━━━━━ DOCUMENT PASSAGE

- Church: Lutheran
- See: Samland
- In office: 1518–1550
- Predecessor: Günther von Bünau
- Successor: Joachim Mörlin

Personal details
- Born: c. 1478
- Died: 1550 Balga

= George of Polentz =

George of Polentz (born: c. 1478; died: 1550 in Balga) was bishop of Samland and Pomesania and a lawyer. He was the first Lutheran bishop and also a Protestant reformer.

Polentz was a member of an old Saxon noble family. He studied law in Bologna and was private secretary to the papal Curia, then stood as a soldier in the service of Emperor Maximilian I. Under Margrave Albert of Brandenburg-Ansbach, the Grand Master of the Teutonic Order, he came to Königsberg. Polentz was confirmed as Bishop of Samland by the Curia in 1519.

Johann Briesmann taught him Hebrew and the teachings of Martin Luther. Polentz was regent of Prussia during the absence of Duke Albert from 1522 to 1525. He worked together with the lawyer Erhard of Queis, the Bishop of Pomesania. Already in 1523 Polentz converted to Lutheranism. He gave his first Lutheran sermon at Christmas 1523 in Königsberg.

━━━━━━━━━━
━━━━━ RECORD EXCERPTS

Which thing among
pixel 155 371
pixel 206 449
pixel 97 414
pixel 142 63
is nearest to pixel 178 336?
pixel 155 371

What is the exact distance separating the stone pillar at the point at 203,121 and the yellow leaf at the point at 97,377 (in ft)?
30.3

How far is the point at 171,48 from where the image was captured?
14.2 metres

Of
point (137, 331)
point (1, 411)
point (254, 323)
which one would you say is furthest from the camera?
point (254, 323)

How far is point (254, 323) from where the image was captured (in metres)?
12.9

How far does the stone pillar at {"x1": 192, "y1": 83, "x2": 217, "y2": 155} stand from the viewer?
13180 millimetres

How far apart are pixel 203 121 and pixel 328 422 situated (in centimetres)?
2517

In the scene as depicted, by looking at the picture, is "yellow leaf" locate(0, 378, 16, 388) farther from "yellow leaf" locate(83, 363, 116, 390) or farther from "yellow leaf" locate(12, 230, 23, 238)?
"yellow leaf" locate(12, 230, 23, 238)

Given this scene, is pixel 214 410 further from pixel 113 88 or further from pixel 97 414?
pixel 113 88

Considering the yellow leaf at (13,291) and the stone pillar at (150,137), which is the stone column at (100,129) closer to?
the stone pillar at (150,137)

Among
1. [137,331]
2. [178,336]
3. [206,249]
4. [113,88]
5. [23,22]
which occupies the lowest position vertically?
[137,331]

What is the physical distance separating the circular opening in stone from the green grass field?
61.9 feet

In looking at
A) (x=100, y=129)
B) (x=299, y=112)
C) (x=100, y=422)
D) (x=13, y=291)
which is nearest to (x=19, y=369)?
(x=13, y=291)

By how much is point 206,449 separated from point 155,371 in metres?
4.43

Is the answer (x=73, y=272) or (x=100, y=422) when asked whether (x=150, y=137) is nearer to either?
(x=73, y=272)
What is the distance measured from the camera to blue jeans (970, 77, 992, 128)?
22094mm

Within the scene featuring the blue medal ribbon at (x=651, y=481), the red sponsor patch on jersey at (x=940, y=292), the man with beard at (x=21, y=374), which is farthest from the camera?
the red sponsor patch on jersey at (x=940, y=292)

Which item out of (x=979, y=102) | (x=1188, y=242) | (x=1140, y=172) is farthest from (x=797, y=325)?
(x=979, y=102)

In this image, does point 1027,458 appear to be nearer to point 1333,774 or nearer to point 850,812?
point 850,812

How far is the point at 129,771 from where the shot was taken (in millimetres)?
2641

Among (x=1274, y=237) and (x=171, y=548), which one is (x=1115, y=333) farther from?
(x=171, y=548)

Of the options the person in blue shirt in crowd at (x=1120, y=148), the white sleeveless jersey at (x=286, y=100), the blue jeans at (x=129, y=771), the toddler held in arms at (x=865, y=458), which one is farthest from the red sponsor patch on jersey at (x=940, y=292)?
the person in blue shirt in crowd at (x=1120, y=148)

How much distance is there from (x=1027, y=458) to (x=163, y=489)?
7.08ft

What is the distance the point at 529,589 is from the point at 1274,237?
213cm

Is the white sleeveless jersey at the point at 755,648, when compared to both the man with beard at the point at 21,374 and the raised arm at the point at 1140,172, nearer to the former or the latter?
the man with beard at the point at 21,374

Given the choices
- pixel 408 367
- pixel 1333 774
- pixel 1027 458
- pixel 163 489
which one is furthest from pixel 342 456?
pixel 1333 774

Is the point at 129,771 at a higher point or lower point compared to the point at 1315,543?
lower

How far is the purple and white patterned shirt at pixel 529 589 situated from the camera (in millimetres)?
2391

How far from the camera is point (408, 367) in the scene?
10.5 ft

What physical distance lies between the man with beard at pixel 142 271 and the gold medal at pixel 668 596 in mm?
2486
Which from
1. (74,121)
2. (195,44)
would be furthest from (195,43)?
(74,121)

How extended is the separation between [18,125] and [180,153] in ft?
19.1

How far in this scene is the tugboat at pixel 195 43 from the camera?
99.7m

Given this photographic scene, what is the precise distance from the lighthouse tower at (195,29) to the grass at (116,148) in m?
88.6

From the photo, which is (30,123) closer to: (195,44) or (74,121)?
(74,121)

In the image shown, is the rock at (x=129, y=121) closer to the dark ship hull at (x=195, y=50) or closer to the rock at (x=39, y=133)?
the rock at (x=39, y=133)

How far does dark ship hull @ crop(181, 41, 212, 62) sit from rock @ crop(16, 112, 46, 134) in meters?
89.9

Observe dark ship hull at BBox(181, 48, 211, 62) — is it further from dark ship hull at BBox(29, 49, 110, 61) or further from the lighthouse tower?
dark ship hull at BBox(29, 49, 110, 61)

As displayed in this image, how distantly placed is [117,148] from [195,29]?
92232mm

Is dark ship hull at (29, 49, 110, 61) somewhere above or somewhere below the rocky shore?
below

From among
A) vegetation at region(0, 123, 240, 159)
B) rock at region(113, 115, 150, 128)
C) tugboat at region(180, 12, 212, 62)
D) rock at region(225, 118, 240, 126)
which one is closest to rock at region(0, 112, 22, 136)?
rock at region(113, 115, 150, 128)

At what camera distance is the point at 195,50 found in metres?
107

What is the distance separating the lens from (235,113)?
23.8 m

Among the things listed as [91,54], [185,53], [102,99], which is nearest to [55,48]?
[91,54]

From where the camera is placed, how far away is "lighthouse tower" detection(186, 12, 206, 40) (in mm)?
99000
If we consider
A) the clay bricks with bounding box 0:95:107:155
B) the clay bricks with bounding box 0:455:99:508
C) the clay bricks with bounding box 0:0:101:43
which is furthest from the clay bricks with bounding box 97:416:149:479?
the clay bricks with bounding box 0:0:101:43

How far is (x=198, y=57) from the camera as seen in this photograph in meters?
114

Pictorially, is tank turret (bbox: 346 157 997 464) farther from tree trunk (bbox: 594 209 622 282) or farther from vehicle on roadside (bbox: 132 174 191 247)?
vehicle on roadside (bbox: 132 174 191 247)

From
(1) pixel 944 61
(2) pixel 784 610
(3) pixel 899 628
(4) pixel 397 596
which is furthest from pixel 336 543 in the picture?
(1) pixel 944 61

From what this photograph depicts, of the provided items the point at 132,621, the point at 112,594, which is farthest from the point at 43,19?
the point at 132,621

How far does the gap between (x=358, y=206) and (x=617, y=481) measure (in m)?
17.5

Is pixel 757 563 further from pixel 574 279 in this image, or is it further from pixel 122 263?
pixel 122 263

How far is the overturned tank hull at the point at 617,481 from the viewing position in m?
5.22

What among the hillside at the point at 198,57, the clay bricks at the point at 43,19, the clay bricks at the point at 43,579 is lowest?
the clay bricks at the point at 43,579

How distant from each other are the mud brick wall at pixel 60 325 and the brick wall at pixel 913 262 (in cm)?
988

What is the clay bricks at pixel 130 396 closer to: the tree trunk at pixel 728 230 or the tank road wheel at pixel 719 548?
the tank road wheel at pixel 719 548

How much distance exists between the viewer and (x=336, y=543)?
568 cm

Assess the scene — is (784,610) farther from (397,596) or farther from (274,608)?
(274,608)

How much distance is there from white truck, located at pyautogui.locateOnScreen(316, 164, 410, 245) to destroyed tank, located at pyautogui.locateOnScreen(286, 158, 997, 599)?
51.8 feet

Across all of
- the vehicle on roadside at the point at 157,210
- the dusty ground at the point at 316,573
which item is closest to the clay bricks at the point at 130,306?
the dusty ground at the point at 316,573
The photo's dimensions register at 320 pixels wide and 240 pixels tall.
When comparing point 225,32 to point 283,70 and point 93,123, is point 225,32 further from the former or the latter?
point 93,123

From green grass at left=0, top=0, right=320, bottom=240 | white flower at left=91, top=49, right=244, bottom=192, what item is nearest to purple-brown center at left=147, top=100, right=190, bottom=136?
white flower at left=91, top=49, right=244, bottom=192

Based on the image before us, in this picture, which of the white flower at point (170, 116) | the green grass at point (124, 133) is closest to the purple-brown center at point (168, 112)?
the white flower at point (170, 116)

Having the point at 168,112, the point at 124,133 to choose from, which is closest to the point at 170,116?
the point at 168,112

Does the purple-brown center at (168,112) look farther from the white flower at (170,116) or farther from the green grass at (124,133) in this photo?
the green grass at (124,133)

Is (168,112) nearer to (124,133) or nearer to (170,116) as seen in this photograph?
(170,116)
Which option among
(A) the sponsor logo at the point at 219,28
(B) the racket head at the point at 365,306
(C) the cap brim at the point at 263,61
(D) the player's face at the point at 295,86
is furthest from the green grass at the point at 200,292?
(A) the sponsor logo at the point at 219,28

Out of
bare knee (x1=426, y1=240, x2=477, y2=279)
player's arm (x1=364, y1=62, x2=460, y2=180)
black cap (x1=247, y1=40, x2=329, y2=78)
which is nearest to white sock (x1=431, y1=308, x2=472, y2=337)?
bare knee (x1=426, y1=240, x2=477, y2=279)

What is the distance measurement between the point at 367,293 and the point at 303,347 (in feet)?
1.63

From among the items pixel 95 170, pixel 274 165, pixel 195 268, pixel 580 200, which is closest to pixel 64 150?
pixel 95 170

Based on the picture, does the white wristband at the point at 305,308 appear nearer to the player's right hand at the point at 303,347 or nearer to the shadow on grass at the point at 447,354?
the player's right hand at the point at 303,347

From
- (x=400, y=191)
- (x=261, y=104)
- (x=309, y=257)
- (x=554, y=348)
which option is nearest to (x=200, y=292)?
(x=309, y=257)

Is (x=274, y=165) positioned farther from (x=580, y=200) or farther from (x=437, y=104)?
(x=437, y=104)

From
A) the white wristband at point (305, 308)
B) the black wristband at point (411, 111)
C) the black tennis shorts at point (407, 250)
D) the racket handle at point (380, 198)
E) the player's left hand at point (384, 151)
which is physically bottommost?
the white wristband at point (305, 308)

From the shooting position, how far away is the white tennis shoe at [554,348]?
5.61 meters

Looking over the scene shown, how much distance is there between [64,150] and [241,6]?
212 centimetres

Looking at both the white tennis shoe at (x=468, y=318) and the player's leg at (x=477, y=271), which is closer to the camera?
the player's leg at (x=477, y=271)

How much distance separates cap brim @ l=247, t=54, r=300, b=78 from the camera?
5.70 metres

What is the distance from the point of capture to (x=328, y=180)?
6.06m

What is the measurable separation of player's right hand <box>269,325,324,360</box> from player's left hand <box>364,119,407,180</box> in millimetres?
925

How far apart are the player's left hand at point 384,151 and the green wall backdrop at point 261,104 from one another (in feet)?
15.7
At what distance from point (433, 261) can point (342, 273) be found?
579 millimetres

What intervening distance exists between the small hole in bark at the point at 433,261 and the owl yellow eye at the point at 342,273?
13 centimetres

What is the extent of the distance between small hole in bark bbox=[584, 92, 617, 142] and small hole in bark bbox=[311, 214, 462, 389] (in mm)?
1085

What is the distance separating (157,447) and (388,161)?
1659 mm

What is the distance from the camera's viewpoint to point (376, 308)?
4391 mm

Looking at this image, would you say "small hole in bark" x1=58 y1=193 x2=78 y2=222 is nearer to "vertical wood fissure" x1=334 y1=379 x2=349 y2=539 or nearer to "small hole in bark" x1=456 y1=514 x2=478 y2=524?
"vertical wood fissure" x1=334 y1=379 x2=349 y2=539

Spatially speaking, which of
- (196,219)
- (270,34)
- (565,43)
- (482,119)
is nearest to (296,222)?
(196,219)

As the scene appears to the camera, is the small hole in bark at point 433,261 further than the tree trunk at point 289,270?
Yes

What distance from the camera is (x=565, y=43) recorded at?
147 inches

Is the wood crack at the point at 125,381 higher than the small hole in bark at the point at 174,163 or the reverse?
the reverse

━━━━━━━━━━

List every distinct year mentioned in the George of Polentz text above, in chronological order.

### CORRECT RESPONSE
1478, 1518, 1519, 1522, 1523, 1525, 1550